Yudi suparyanto pun menjelaskan keadaan Pemilu pada tahun 2009, jumlah parpol yang
berbadan hukum berkurang drastis hingga 79 partai menjelang Pemilu tahun 2009 dibandingkan
sebelumnya. tapi jumlah parpol peserta pemilu 2009 justru bertambah banyak dibandingkan
dengan pemilu sebelumnya, Jumlah parpol yang berhak mengikuti pemilu 2009 adalah 38 partai
yang menghasilkan 9 parpol yang berhasil menduduki kursi legislatif setelah berhasil melewati
ketentuan batas parlemen. Sebagaimana hasil pemilu-pemilu sebelumnya, pemilu 2009 juga
tidak memiliki pemenang mayoritas.

C. Penilaian Isi BAB IV

Hal awal yang membuat penulis tertarik dengan bab ini adalah karena substansinya
mengenai dinamika-dinamika yang terjadi pasca Orde Baru yang membahas partai politik dan
keadaan Pemilu nya, menurut penulis penjelasan mengenai keberadaan partai politik dan pemilu
yang terjadi pasca orde baru sangat komprehensif. Ada beberapa kelebihan pada bab ini seperti
menjelaskan keadaan internal para partai politik pasca orde baru yang dirasa kurang sehat karena
banyaknya nepotisme yang dilakukan oleh para petinggi parpol. Lalu keadaan parpol mulai dari
pemilu 1999, 2004, sampai 2009 yang dijelaskan sangat rindi dengan beberapa kemenangan
partai dan mayoritas anggota yang menduduki parlemennya. Analisis yang dilakukan oleh Yudi
Suparyanto pada konflik-konflik internal parpol menghadapkan kita sebagai pembaca pada
perpecahan yang terjadi di dalam parpol dari pasca orde baru hingga saat ini. Ia pun menjelaskan
beberapa parpol yang bertahan rata-rata adalah parpol besar dan parpol-parpol yang baru muncul
biasanya tidak akan bertahan lama dengan idealismenya, karena lambat laun akan termakan oleh
regulasi dan dihadapkan dengan pembiayaan yang mengakibatkan kepentingan parpol lebih
diutamakan daripada kepentingan masyarakat. Penulis pun setuju dengan pandangan Yudi
Suparyanto mengenai penetapan ambang batas pemilu (electoral threshold), dengan syarat
persentasenya masih dalam kisaran yang wajar, dan di luar cakupan pemungutan suara, partai
yang tidak mencapai angka tersebut masih bisa eksis.

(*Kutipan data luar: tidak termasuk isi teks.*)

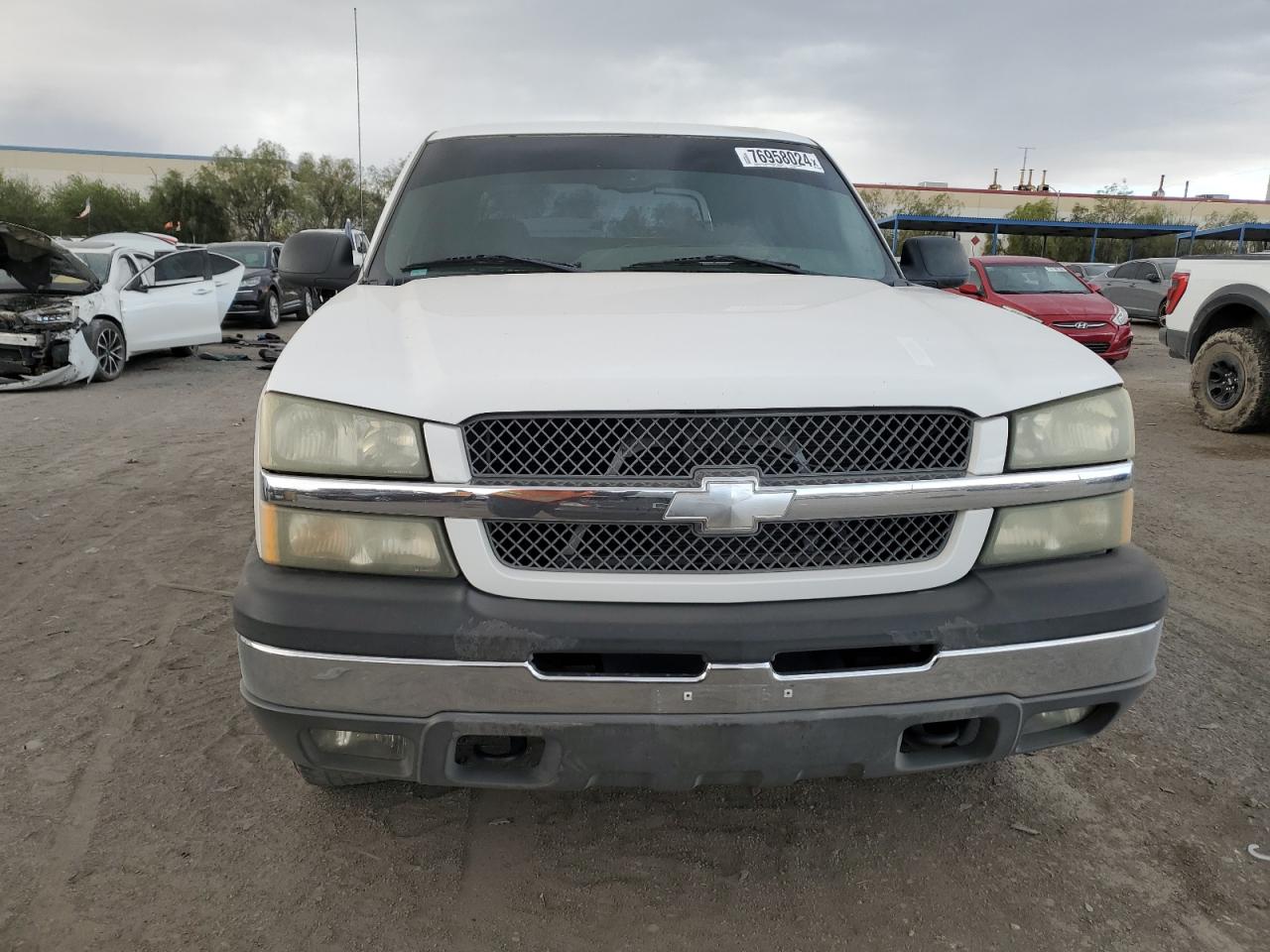 Lot #2962715093 2004 CHEVROLET AVALANCHE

Tetapi dalam bahasan mengenai keadaan parpol dan pemilu pasca orde baru, sangat
disayangkan hanya ada penjelasan teoritis saja dan kurangnya bahasan empiris serta kritis dari
Yudi Suparyanto. Ia menjelaskan berbagai permasalahan tanpa memberikan sudut pandang lain
untuk sang pembaca agar dapat mengkritisi hal-hal yang terjadi di masa itu. Lalu ada kekurangan
lain yaitu pada bab ini tidak membahas mengenai partai islam yang turut serta berperan penting
dalam dinamika kepartaian pasca orde baru dan memiliki peran penting dibaliknya.